ДИ. Как представляется, работы Пригова не так просто показывать за рубежом, поскольку многие из них текстовые, в частности, проект «Граждане». Кроме того, предполагается знание контекста.

Дмитрий Озерков. Конечно, когда имеешь дело с текстами, да еще таких многосложными — ведь сегодня по Пригову европейские слависты изучают русский язык, — сталкиваешься с определенными сложностями. Без адекватного перевода текст всегда проигрывает. Поэтому мы постарались, чтобы зритель, не знающий русского языка, ничего не упустил. В этом нам помог Алессандро Ньеро — знаток и переводчик русской поэзии. Выдержки из проекта «Граждане», который вы упомянули, мы перевели на итальянский и раздавали на выставке в виде стикеров, так что вся Венеция оказалась обклеена знаменитыми приговскими обращениями. Естественно, когда художник находится в своей среде, он обращается к своим гражданам на языке текстов и образов, понятных им. Но темы страха, давления толпы, ощущения пустоты, ужас смерти, то есть то, чего касался в своем творчестве Дмитрий Александрович, интернациональны. Пригов — ярчайший представитель московского концептуализма, но как целостное художественное явление он гораздо шире, как это теперь очевидно.
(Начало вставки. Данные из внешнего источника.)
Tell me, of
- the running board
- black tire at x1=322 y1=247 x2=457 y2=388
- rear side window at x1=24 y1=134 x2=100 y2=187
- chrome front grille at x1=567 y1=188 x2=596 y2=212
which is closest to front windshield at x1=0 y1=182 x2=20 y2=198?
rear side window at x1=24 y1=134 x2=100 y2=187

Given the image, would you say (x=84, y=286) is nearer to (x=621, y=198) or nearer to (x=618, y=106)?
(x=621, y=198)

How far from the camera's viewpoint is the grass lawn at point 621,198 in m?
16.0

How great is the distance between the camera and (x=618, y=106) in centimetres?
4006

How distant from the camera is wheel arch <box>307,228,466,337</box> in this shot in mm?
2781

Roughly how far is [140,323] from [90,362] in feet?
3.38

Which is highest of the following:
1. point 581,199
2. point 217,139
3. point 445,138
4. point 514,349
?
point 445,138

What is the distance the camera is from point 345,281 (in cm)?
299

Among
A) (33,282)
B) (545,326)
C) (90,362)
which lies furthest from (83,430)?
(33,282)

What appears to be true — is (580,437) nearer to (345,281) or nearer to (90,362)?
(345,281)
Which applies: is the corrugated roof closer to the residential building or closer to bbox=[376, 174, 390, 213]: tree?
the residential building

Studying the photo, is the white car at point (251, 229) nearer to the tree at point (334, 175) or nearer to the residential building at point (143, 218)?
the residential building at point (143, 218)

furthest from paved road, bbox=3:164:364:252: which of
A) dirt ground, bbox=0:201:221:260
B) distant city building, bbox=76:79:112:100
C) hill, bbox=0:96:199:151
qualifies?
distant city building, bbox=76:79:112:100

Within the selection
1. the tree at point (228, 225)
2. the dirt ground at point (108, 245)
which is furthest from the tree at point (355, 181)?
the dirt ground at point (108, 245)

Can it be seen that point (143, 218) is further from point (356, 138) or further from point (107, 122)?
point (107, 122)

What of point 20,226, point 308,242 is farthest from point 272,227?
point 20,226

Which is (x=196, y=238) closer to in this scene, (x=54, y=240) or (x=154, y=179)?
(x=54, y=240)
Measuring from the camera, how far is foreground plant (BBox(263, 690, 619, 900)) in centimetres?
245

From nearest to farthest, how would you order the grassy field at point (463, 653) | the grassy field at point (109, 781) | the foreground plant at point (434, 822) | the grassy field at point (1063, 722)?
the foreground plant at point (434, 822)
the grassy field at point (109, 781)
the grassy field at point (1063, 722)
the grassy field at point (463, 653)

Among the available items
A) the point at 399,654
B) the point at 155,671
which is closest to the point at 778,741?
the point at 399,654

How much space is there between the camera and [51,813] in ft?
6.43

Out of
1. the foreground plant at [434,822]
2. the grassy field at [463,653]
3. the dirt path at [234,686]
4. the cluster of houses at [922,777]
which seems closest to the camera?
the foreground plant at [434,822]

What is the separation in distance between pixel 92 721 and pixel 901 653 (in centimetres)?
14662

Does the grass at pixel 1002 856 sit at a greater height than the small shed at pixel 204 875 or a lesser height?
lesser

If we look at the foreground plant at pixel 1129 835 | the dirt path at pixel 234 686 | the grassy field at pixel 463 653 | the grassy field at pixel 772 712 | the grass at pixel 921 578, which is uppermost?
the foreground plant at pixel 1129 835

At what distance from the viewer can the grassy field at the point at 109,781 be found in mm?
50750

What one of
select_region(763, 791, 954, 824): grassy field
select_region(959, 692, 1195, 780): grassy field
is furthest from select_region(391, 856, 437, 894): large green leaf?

ДИ .Вы руководитель проекта «Эрмитаж 20/21», который стартовал в 2007 году. В его задачи входит формирование коллекции современного искусства, проведение образовательных мероприятий и временных выставок. Эти выставки часто вызывают неоднозначную реакцию из-за сложности экспонирования современного искусства в старых интерьерах.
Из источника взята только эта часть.